According to the x264 encode documentation, in the CRF topic, it is informed that for every 6 additional points, the file size is reduced by approximately 50%.

From this statement, it is assumed that the CRF has an exponential influence in reducing the final size of the video. But what is the exponential ratio?

I wouldn't want to use CRF18 with max-rate adjusted to reach a final size, as maxrate damage complex video scenes more strongly, as bitrate reduction via max_rate is not uniform, but it hits the scenes that require the highest bitrate first.

1 Answer 1


It is not possible to estimate a final video size without assuming the encode situation of the video to be converted. If the initial file has not been reencoded at all, converting to CRF18 (imperceptible loss of quality to the eye) will already cause a large decrease in file size.

To estimate final size of different CRF values, let's proceed with the assumption below: Initial file encoded in "CRF18 and present slow".

By sliding dozens of conversions from this initial file, keeping the present slow and increasing the CRF by 0.2 points, it is possible to generate a data matrix to assess the influence of the final file size from changes in the CRF.

Having the data, just apply an exponential regression to find the factor that minimizes estimation error. The exponential factor I found in my tests was: 12.85% for each additional CRF point

So we can estimate that:

size final = (size_crf18 * (1-0.1285)^(crf-18))

And isolating the CRF variable, estimate the CRF needed to achieve an objective video size

CRF needed = 18 + LOG(size_goal/size_crf18)/LOG(1-0,1285)


  • Initial video with encode profile in CRF 18 preset slow, 3,500mb. Target to downsize to 2,000mb

Required CRF = 18+LOG(2000/3500)/LOG(1-0.1285) = 22.07

I recommend rounding to 1 decimal point and adding 0.2 points (lower 3% in final size) to minimize the estimation error exceeding the maximum desired size. Resulting in a required CRF22.3/slow to reduce a original file in h264/crf18/slow from 3500MB to 2000MB.

Final thoughts

It is worth noting that the exponential ratio of 12.85% between CRF and file size seems adequate ONLY when all other flags are the same. Changing other flags like present and maxrate can drastically influence the file size.

As a future vision, it would be interesting to estimate the exponential ratio of the CRF considering different combinations of present between initial and final file, since an initial file in present ultrafast offers ample opportunity for size reduction if encoded in a preset slow.

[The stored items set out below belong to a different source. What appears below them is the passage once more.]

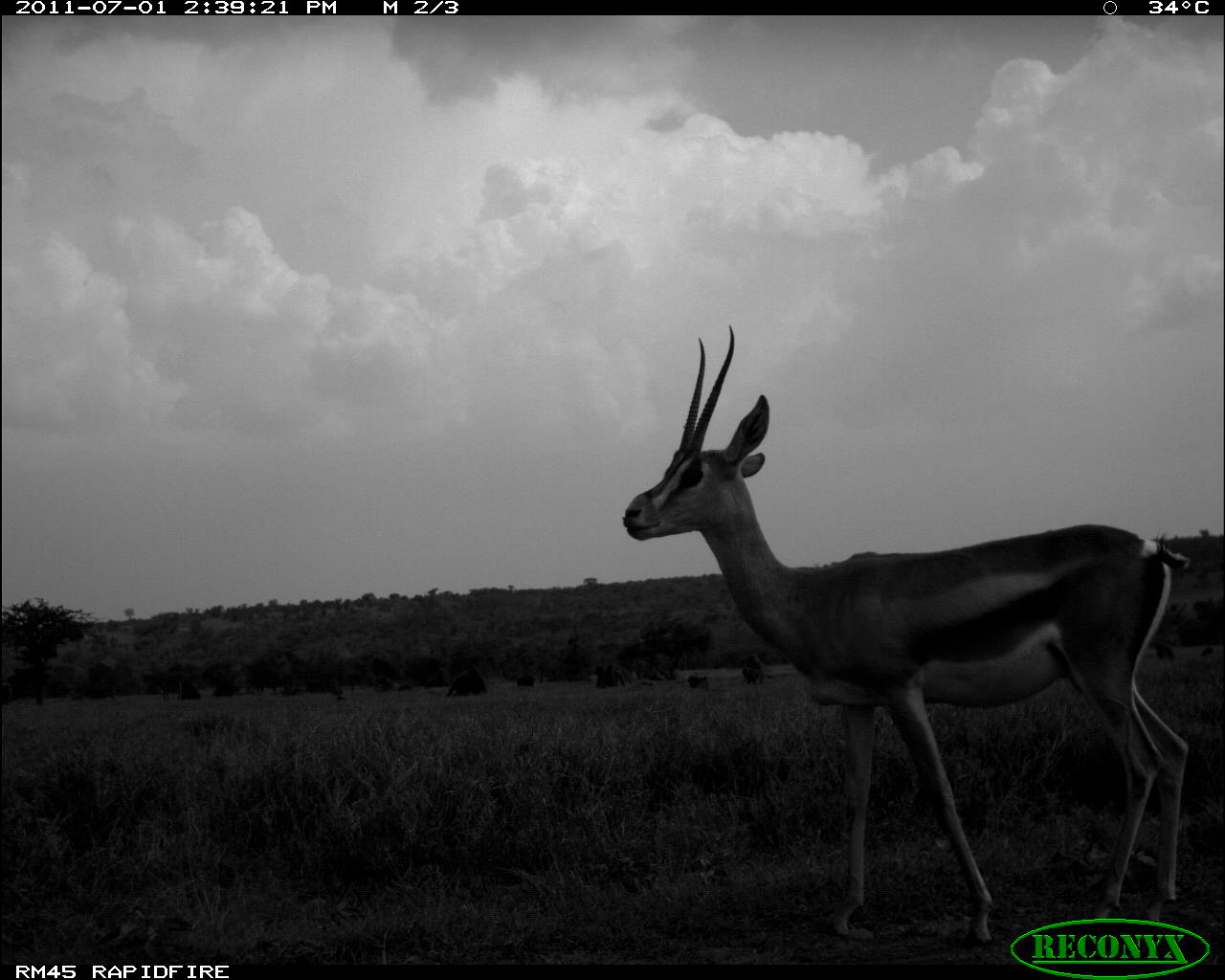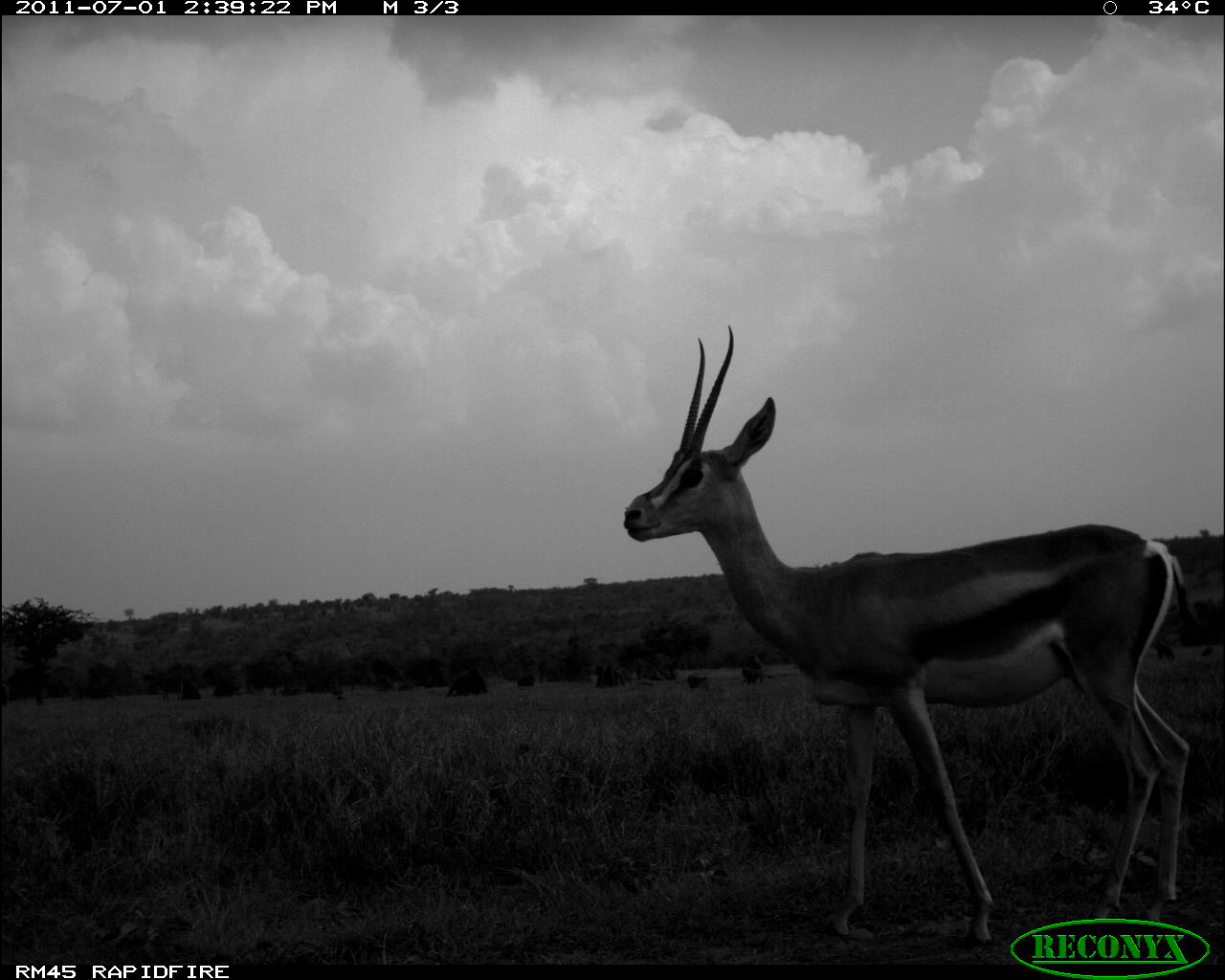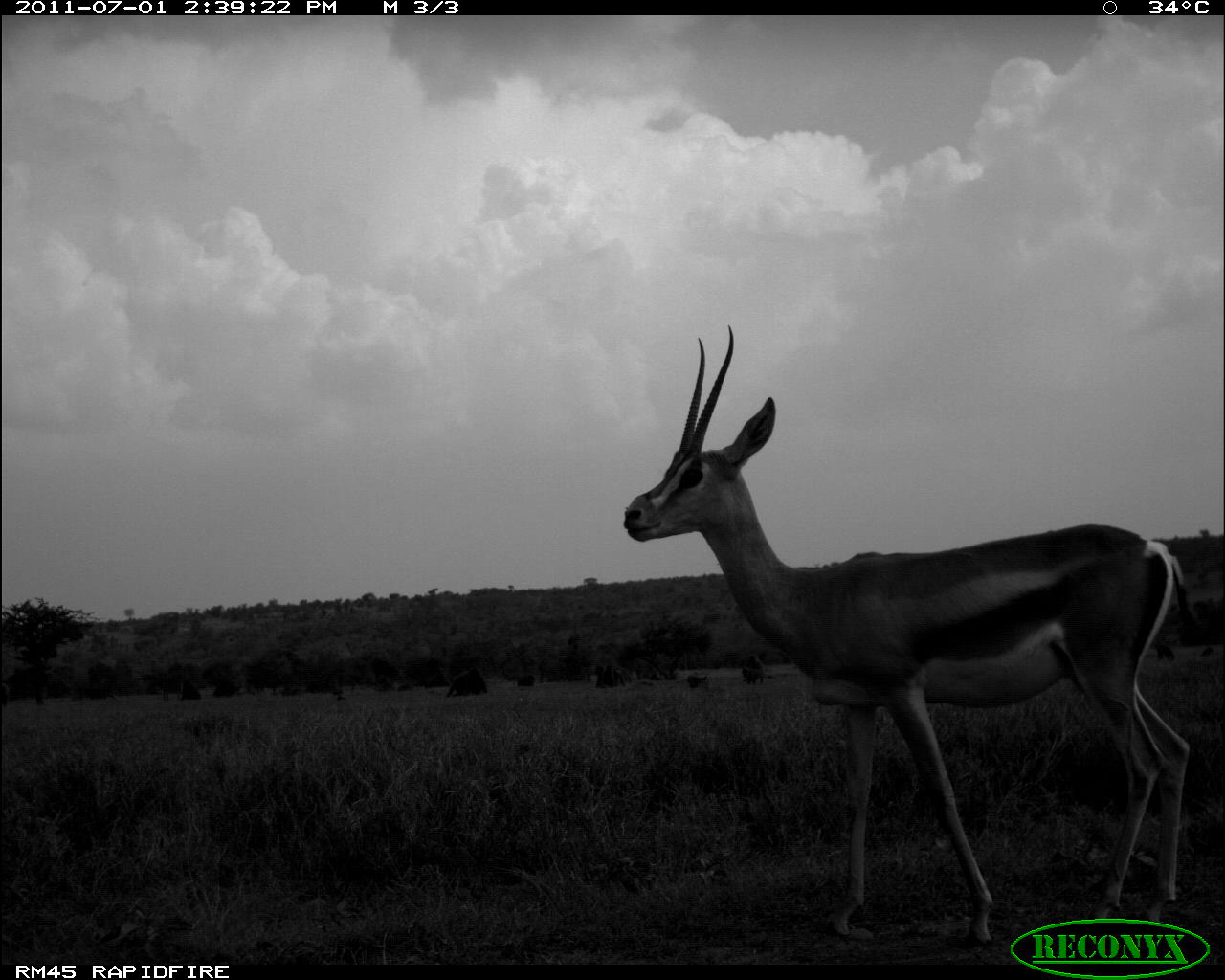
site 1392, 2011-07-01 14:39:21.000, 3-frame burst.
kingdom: Animalia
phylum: Chordata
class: Mammalia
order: Primates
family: Cercopithecidae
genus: Papio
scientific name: Papio anubis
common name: olive baboon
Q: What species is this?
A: Papio anubis (olive baboon).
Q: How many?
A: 8.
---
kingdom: Animalia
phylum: Chordata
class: Mammalia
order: Artiodactyla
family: Bovidae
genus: Nanger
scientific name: Nanger granti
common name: grant's gazelle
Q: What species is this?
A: Nanger granti (grant's gazelle).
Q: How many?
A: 1.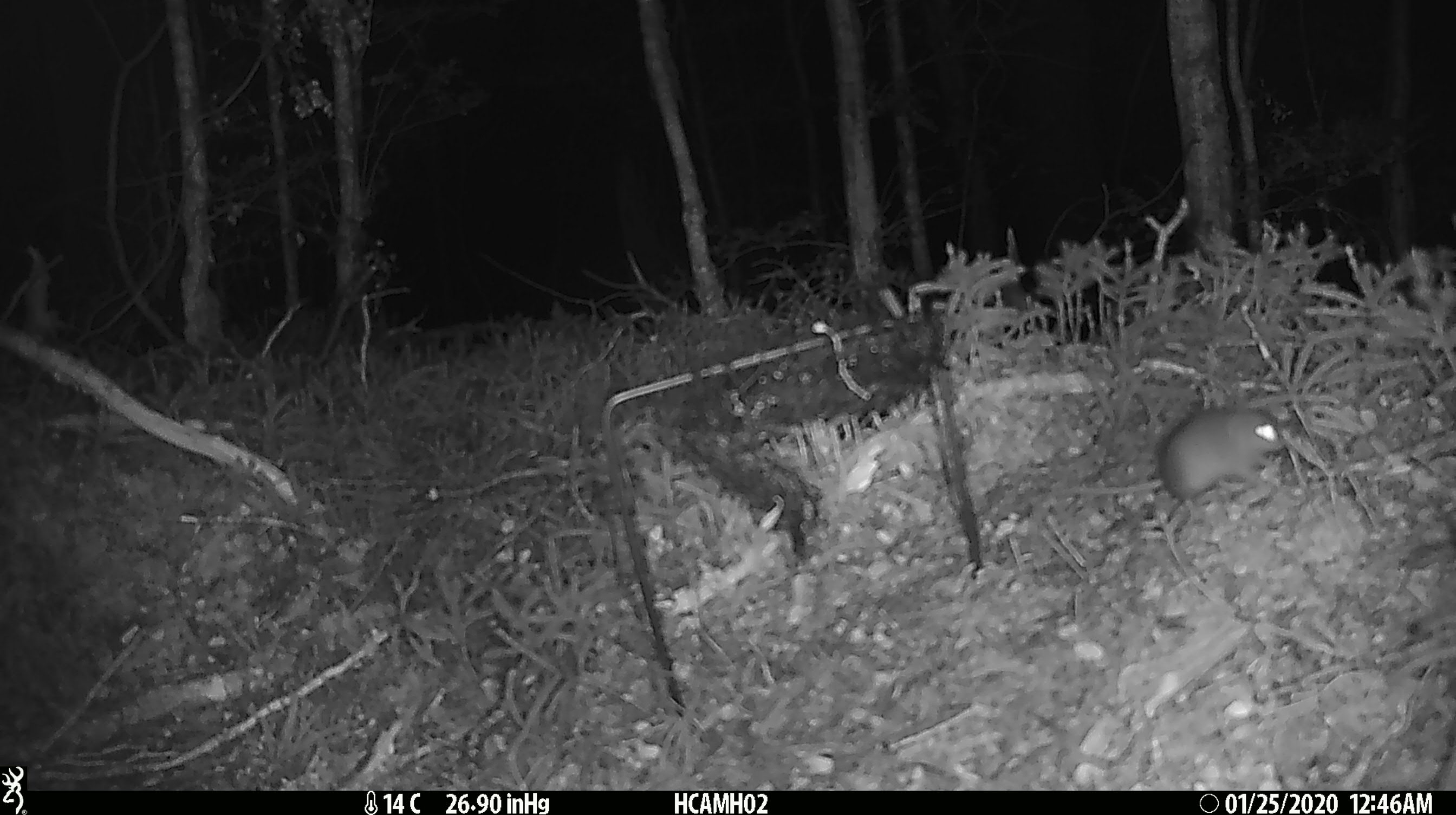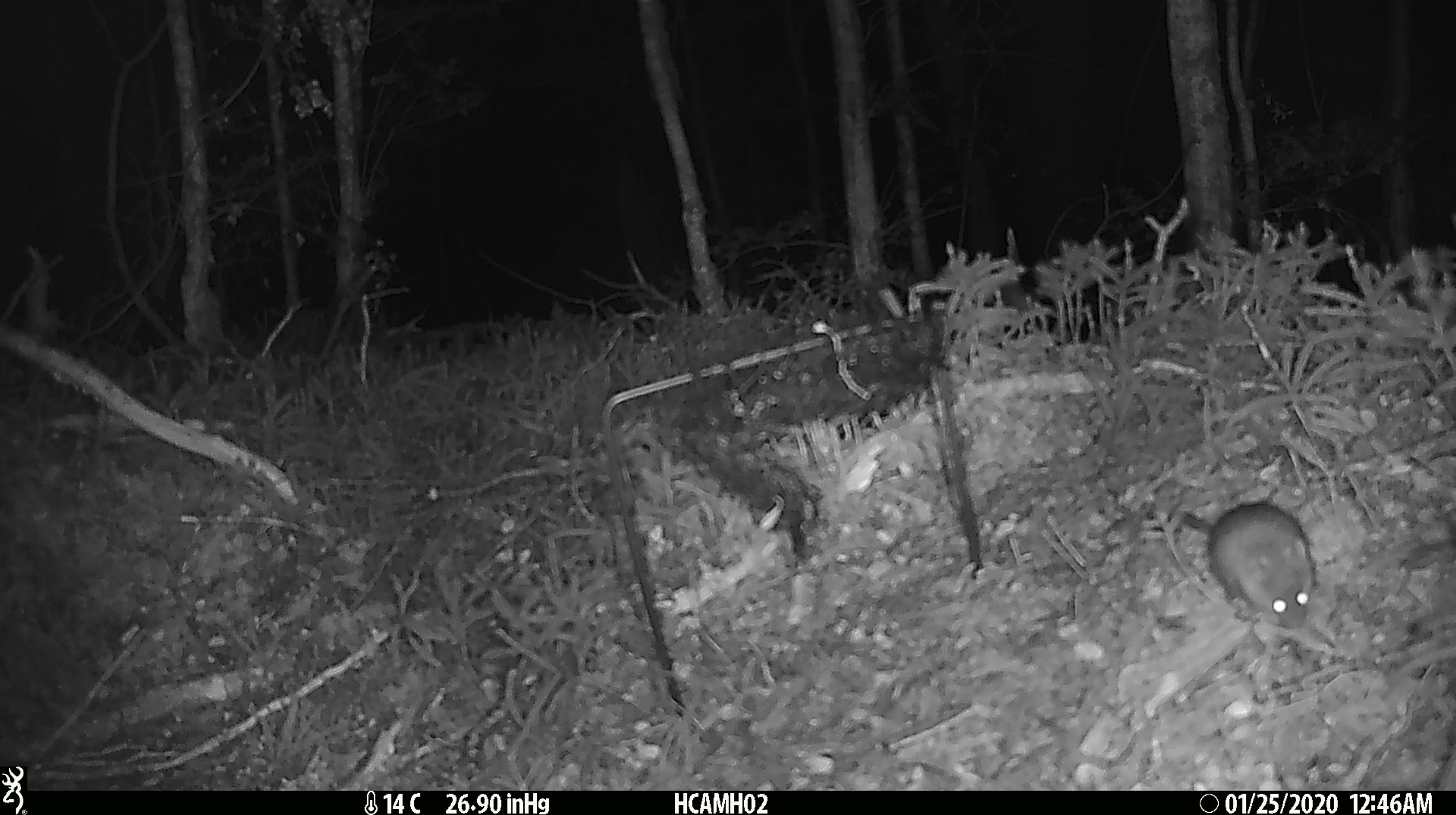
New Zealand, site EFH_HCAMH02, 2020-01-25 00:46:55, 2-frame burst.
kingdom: Animalia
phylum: Chordata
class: Mammalia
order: Rodentia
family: Muridae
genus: Mus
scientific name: Mus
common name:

  • How did you verify your answer? Do you have a dataset of uncompressed videos (or encoded with CRF 18)?
    – Rotem
    Sep 10 at 20:40
  • my answer was the conclusion of an experiment in search of the exponential function. I start from a video compressed in h264/CRF18/slow, highlighting 5 different 1-min scenes from it. That is why I was emphatic in fixing the presupposition of the function. I generated the dataset that made it possible to assemble the data matrix mentioned in the third paragraph. And it was by measuring the maximum forecast error found in the 5 different scenarios, which suggested the addition of 0.2 points in the CRF calculated to serve as a safety margin.